Norma Bertalomi Sapp, piano, and Russell Saunders, organ
By Mollie Nichols
I am fortunate to have had a number of wonderful mentors in my life. In this article, I would like to choose two and share what made their teaching so extraordinary and transformative for me.
My earliest musical recollection was beginning piano at age 4 with Edna Springborn who made sure I always read the notes and played exactly what was on the page including fingerings, notes, rhythms, and dynamics. After wending my way through all of the Eckstein and John Thompson series, I moved on to the usual Hanon and Kuhlau sonatinas with two other teachers. I began to feel as though I didn’t enjoy music making and wanted to stop practicing and taking lessons. I grew up listening to an esoteric collection of great recordings including jazz, early music, classical, and contemporary music. I was inspired and moved by their musicianship. My playing in contrast didn’t seem like music to me.
My sister had begun taking lessons with a wonderful teacher, Seymour Fink, so my parents dragged me along one week and asked him to listen to my playing. He said he knew exactly the right person for me, Norma Bertalomi Sapp. I was about 12 and about to quit lessons until my first lesson with Norma. She put away all my music and told me to hold my hand above the piano and drop onto the keyboard totally relaxed one finger at a time. We did that for the whole lesson and perhaps worked on one simple piece. She had a beautiful sounding Steinway concert grand which completely changed my view of sound. I had a very bright Steck upright piano at home with a shallow action and had no idea I could make a piano sound like that! I was mesmerized and did exactly what she asked me to do. Gradually we added groups of 2, then 3, then 4, then 5. We worked on listening to legato and I began to hear glimmerings of what I had heard on those recordings. We went from scales played incredibly slowly with total relaxation on each note paying attention to the hand, arm, shoulder to eventually playing four octaves very fast and completely relaxed. Gradually we built this into the music. We also did high finger technique later but always with a completely relaxed arm. Any passage I had trouble playing, she always had a way to solve it. The gap between the recordings I had heard and what I could do began to close and the music came alive for me. She would often make me play the first chord or note of a piece over and over again until I could “find” the exact voicing needed. It took endless patience but I was so rewarded by being able to create something of beauty that I never minded it.
I began studying organ with Squire Haskin during my last two years of high school.

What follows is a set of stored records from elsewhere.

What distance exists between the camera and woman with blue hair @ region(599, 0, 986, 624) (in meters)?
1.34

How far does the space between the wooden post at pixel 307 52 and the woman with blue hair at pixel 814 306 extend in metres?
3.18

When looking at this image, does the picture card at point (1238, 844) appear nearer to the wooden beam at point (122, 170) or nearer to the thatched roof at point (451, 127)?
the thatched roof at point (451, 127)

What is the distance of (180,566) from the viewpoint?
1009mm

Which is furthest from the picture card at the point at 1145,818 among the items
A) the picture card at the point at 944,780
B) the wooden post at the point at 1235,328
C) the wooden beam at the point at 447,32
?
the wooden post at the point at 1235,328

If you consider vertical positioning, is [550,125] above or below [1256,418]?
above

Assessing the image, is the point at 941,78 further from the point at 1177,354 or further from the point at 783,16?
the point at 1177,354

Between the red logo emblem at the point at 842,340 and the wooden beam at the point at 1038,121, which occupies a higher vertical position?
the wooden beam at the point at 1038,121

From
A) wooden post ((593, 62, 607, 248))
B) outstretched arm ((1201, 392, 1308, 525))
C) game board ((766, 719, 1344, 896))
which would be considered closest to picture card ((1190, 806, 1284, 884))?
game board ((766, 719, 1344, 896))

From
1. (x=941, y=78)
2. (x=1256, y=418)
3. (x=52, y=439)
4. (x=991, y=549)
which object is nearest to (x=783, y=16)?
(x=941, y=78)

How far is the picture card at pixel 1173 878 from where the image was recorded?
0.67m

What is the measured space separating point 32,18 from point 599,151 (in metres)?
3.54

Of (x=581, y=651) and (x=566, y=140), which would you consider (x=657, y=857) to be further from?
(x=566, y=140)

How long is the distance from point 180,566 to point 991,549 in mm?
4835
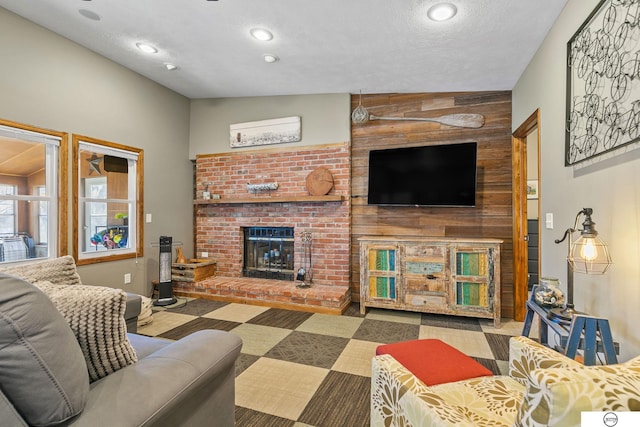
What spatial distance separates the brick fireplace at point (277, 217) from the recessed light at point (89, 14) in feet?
7.09

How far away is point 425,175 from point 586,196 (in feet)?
5.90

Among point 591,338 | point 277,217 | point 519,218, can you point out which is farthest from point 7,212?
point 519,218

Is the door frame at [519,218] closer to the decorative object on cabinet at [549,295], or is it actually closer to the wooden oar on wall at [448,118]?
the wooden oar on wall at [448,118]

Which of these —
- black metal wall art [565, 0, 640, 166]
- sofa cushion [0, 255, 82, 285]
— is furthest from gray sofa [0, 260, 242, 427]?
black metal wall art [565, 0, 640, 166]

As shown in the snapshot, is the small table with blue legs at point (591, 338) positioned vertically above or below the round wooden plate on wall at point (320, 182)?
below

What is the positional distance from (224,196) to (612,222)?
4.27 metres

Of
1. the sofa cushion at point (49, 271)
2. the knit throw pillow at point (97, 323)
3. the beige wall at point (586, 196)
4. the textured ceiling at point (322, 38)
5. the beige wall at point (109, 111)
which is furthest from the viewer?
the beige wall at point (109, 111)

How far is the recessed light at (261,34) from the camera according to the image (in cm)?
270

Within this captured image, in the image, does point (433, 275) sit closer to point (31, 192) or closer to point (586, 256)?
point (586, 256)

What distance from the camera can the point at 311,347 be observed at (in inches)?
107

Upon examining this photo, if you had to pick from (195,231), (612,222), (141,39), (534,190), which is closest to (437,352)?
(612,222)

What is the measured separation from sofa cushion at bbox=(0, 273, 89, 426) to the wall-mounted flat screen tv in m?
3.33

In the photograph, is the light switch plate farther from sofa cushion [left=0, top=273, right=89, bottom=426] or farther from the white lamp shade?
sofa cushion [left=0, top=273, right=89, bottom=426]

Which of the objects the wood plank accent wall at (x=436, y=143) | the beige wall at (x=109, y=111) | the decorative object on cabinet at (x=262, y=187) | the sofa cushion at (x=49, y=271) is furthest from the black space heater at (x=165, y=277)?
the wood plank accent wall at (x=436, y=143)
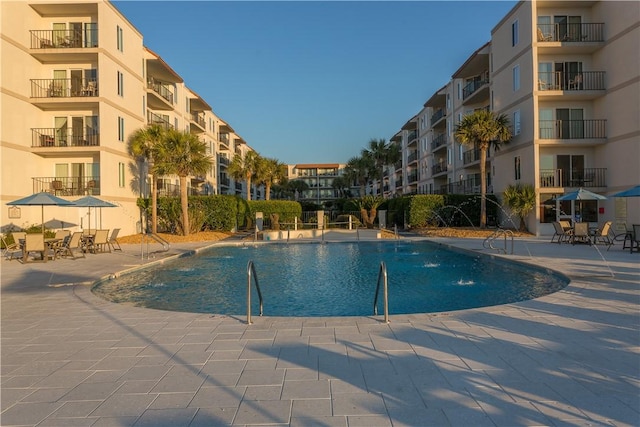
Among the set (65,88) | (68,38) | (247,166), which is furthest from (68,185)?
(247,166)

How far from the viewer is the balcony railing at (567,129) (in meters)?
23.4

We did every exercise and piece in the Gleason book which gave me a solid technical foundation. However, it seemed to my ears that organists played music differently than pianists. The music was played correctly but it didn’t move me. I wasn’t hearing from the organ what Artur Rubinstein brought out of the piano. I was studying piano by this point at Eastman and one day, I heard Russell Saunders play the organ in a concert at Eastman. I was completely struck by his phrasing and musicianship and knew I had to study with him. I was not yet comfortable at the organ and knew Russell was more of a musical coach and didn’t teach technique. I was fortunate to work with Terry Yount during this time who gave me the solid technique I needed. Those undergraduate and graduate years with Russell Saunders were some of the best musical experiences of my life, alongside those earlier years with Norma Sapp. He would conduct through pieces and create beautiful phrasing, adding rubato and listening for everything. Nothing got by his ears. I would then go back to my practice room and figure out on my own how to technically and reliably create the musical experiences of those pieces.
In closing, I was struck by the fact that Russell was always learning. He never stopped listening and learning and being willing to change his ideas. I have tried to keep that at the forefront of my approach to life and music. Norma Sapp and Russell Saunders may no longer be with us but they continue to live for me through every note I play and every student I now teach.